Mr. Bingley seguiu o conselho. Mr. Darcy se afastou e os sentimentos
de Elizabeth para com ele não permaneceram muito cordiais. No entanto,
ela contou a história com muita graça às suas amigas, pois era de espírito
alegre e brincalhão e se deleitava com tudo o que era ridículo.

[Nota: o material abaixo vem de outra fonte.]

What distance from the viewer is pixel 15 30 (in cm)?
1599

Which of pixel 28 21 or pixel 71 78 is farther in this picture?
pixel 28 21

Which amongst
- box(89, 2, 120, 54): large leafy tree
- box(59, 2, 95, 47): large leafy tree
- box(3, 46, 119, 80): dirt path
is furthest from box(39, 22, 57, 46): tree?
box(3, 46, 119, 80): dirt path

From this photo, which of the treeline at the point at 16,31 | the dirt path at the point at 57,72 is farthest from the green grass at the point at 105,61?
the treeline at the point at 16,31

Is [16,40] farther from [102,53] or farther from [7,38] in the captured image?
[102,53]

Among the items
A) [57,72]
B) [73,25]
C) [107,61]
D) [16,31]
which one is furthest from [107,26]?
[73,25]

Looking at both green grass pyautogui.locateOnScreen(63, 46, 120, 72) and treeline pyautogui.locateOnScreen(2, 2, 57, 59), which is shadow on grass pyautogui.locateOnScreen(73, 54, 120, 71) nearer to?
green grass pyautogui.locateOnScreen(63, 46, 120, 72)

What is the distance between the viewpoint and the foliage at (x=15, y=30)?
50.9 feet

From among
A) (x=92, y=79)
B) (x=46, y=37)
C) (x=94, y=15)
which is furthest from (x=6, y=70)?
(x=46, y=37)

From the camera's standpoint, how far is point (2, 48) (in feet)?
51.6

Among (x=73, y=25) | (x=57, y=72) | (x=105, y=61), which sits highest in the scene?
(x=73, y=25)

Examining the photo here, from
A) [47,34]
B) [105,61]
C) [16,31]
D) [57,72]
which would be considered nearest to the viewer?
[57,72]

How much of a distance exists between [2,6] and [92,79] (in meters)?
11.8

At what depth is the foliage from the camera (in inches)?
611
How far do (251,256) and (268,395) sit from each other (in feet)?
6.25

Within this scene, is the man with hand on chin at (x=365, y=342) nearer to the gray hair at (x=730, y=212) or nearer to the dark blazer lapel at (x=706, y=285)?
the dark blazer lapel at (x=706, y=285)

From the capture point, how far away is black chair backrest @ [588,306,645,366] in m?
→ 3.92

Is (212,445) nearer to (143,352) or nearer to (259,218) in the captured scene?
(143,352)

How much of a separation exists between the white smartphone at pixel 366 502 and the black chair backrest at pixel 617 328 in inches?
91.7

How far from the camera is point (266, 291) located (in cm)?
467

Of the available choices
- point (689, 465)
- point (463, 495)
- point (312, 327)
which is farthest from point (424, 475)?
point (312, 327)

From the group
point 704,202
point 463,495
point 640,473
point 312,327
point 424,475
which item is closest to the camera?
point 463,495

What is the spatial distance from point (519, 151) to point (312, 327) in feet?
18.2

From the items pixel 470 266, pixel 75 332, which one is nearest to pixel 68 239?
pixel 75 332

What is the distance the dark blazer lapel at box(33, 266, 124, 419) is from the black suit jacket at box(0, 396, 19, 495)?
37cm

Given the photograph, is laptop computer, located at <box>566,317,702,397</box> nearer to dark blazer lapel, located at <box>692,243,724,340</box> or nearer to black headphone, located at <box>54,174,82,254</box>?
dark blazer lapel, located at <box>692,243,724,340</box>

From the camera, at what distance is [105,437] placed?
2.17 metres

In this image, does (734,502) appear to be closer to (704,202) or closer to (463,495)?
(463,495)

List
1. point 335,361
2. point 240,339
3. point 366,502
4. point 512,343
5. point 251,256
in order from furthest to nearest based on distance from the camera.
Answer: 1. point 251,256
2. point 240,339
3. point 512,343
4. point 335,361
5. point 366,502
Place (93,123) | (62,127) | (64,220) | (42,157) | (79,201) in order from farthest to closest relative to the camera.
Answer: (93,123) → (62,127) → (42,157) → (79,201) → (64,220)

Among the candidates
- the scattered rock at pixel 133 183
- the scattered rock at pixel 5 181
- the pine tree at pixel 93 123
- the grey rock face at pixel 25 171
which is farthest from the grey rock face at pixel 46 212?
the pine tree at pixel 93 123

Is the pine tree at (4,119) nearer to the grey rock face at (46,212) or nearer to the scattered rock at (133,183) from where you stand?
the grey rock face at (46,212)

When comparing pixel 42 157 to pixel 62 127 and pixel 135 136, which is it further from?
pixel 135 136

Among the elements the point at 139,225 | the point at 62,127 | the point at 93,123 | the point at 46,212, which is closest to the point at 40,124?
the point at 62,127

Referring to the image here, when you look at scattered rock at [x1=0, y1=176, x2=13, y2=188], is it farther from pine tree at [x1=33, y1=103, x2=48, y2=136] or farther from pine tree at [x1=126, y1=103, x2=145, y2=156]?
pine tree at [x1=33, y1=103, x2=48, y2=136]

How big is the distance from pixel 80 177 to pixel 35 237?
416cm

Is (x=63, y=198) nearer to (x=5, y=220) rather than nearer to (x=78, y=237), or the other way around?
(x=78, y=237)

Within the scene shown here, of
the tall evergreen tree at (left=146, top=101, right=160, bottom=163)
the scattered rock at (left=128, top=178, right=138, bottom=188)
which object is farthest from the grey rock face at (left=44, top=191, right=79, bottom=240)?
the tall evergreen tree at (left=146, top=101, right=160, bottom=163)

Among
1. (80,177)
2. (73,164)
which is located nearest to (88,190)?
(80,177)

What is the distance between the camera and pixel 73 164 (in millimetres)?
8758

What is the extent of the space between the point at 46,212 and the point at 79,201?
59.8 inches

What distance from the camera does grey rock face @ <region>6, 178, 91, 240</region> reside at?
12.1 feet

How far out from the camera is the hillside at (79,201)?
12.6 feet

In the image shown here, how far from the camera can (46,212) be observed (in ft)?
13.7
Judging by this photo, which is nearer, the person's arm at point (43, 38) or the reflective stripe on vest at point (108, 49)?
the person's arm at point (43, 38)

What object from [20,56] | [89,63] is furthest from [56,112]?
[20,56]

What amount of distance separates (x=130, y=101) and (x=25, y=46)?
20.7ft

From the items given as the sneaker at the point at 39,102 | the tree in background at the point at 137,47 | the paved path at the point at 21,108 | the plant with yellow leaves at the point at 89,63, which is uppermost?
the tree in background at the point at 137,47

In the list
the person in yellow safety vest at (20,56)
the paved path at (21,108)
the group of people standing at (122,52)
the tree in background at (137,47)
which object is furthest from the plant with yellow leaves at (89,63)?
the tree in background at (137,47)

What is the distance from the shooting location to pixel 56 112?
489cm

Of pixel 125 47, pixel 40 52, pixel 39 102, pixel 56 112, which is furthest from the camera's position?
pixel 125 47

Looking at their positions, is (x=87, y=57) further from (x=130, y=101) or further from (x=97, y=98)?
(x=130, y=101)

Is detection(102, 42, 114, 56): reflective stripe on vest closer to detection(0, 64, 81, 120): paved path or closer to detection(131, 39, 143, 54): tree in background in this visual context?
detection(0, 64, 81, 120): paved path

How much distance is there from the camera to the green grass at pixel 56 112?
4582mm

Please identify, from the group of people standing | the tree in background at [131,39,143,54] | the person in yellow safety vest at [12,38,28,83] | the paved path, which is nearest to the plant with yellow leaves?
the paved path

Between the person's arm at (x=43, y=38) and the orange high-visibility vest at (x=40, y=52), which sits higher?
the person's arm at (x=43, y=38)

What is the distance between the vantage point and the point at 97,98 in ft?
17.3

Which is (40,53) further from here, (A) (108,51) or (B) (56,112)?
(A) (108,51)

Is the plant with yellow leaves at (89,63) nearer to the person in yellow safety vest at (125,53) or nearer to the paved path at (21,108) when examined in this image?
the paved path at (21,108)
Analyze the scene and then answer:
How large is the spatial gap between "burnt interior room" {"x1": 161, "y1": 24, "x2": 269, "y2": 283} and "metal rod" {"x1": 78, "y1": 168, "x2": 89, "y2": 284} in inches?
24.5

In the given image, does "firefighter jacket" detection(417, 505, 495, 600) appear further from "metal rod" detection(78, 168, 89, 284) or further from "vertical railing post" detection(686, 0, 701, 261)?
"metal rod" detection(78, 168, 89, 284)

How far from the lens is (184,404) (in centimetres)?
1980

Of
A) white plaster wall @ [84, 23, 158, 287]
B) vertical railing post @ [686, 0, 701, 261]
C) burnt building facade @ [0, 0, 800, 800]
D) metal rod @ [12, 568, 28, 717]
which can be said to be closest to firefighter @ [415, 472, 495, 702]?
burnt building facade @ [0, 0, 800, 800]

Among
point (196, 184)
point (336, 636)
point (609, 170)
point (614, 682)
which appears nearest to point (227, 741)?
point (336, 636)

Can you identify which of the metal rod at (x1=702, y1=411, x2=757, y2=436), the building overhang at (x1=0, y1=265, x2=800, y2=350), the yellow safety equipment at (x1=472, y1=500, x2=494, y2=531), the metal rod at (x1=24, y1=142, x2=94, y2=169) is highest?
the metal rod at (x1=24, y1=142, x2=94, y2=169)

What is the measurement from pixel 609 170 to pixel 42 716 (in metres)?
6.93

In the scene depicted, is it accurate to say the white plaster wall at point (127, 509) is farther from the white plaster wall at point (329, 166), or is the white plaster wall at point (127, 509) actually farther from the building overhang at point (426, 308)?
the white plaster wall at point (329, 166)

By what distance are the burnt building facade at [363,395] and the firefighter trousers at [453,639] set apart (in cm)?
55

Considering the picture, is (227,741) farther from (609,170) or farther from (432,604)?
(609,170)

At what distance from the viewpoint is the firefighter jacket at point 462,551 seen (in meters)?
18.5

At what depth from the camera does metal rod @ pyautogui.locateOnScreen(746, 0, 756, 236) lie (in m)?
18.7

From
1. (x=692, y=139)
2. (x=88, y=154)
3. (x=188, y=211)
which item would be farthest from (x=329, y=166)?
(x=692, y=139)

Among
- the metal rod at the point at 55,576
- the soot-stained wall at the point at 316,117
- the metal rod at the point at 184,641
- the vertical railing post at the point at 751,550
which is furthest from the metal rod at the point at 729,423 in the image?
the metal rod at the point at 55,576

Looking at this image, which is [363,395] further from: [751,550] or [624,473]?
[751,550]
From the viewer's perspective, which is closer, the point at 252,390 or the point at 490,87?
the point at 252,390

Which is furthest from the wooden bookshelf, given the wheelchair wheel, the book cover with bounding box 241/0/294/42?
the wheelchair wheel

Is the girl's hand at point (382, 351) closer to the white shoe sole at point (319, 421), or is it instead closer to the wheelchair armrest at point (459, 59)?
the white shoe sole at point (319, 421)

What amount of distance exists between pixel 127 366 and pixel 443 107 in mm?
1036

De um modo geral a noite decorreu agradavelmente para toda a
família. Mrs. Bennet vira a filha mais velha ser muito admirada pelo grupo de
Netherfield. Mr. Bingley tinha dançado duas vezes com ela. E as irmãs dele a
tinham tratado com muita amabilidade. Jane ficou tão contente quanto a
mãe, embora manifestasse os seus sentimentos de maneira mais discreta.
Elizabeth se alegrou com o prazer de Jane. Mary ouvira o seu nome
mencionado por Miss Bingley como sendo o da moça mais dotada da
reunião. Katherine e Lydia tinham tido a sorte de nunca ficar sem par, a
única coisa que elas consideravam importante num baile. Todas voltarampois de bom humor para Longbourn, aldeia onde residiam e da qual eram os
principais habitantes. Encontraram Mr. Bennet ainda acordado. Com um
livro na mão ele perdia a noção do tempo. Naquele momento manifestou
grande curiosidade em saber a causa de tanta alegria. Antes de sua mulher
sair para o baile, julgara que as suas esperanças seriam destruídas, mas
verificou logo que a história era muito diferente.
— Meu caro Mr. Bennet — disse ela, entrando na sala —, tivemos
uma noite deliciosa, um baile excelente! Pena que você não estivesse lá. Jane
foi tão admirada! Nada podia ter acontecido melhor... Todos disseram que
ela estava muito bonita. Mr. Bingley achou-a linda e dançou duas vezes com
ela. Imagine, meu caro! Dançou com ela duas vezes! Foi a única moça na
sala com quem ele repetiu uma dança. Primeiro dançou com Miss Lucas.
Fiquei desapontada, mas ele não pareceu muito entusiasmado com ela. Aliás
ninguém pode mesmo... Mr. Bingley parecia muito impressionado com Jane,
ao vê-la dançar com outro rapaz. Foi aí que perguntou quem era ela, pediu
para ser apresentado e solicitou as duas próximas danças. Depois dançou
com Miss King as duas terceiras, com Maria Lucas as duas quartas, as duas
quintas com Jane novamente, as duas sextas afinal com Lizzy e a Boulanger.
— Se ele tivesse tido qualquer espécie de compaixão por mim —
exclamou o marido, impaciente —, não teria dançado nem sequer a metade!
Pelo amor de Deus, não continue a lista dos pares de Mr. Bingley. Antes ele
tivesse torcido o pé na primeira dança.
— Oh, meu caro — continuou Mrs. Bennet —, fiquei encantada com
ele. É um lindo rapaz e as suas irmãs são encantadoras. Nunca na minha
vida vi nada tão elegante quanto os vestidos que elas usavam. A renda do
vestido de Mrs. Hurst...
Aí ela foi novamente interrompida. Mr. Bennet protestou contra
qualquer descrição de toaletes. Mrs. Bennet foi então obrigada a procurar
outro aspecto do assunto e relatou com muita acrimônia e algum exagero as
chocantes má-criações de Mr. Darcy.
— Mas eu lhe asseguro — acrescentou ela — que Lizzy não perde
muito por não corresponder às preferências deste homem, pois ele é
desagradável, horrível; pouco adianta cativá-lo. Tão orgulhoso e tão
convencido que é impossível aturá-lo. Andava de um lado para outro,
pensando na sua própria importância. Não é suficientemente simpático para
que se tenha prazer em dançar com ele. Queria que você estivesse lá e lhe
desse uma das suas respostas. Detesto aquele homem.